2)      We must look beyond the state. State institutions, and supranational bodies like the UN, are only one set of actors in the field, and it is myopic to see them as the sole or even primary agencies involved.

3)      We must have an integrated approach. We should not assume that existing legal categorisations reflect actual differences between substances.

 The new government has the opportunity to be in the vanguard of a radical new approach. Will it have the courage and imagination to start a revolution?

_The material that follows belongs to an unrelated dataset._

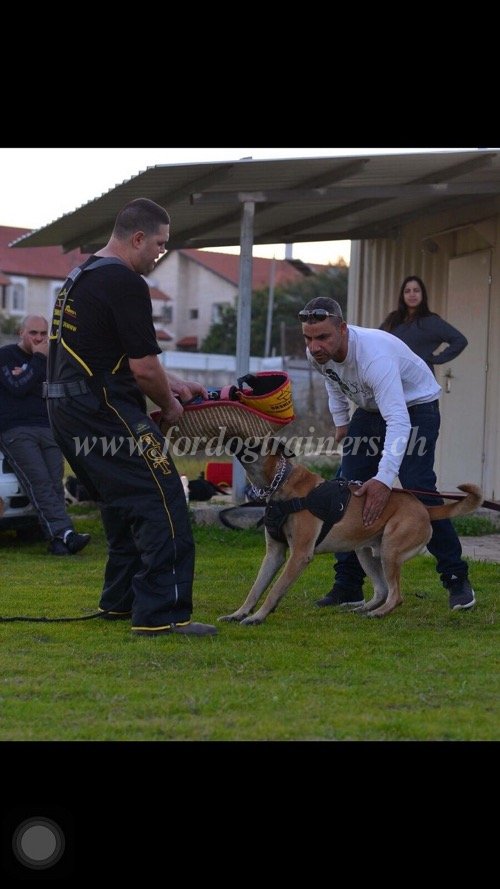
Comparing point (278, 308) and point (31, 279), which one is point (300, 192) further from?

Postscript. Two further thoughts about HASC/Clegg. First, calls for a Royal Commission are misguided, in my view. What is it about drug policy that we don’t already know? A Royal Commission would simply be an elaborate and expensive way of kicking the issue into the long grass. Second, a few days after Clegg’s statement, I heard a political commentator describing how the new LibDem political strategy involves disagreeing with their coalition partners as often as possible, as part of an attempt to avoid electoral meltdown in 2015. It’s hard to avoid the conclusion that Clegg’s intervention on drug policy is driven by rather more calculating and self-interested motives than some have suggested.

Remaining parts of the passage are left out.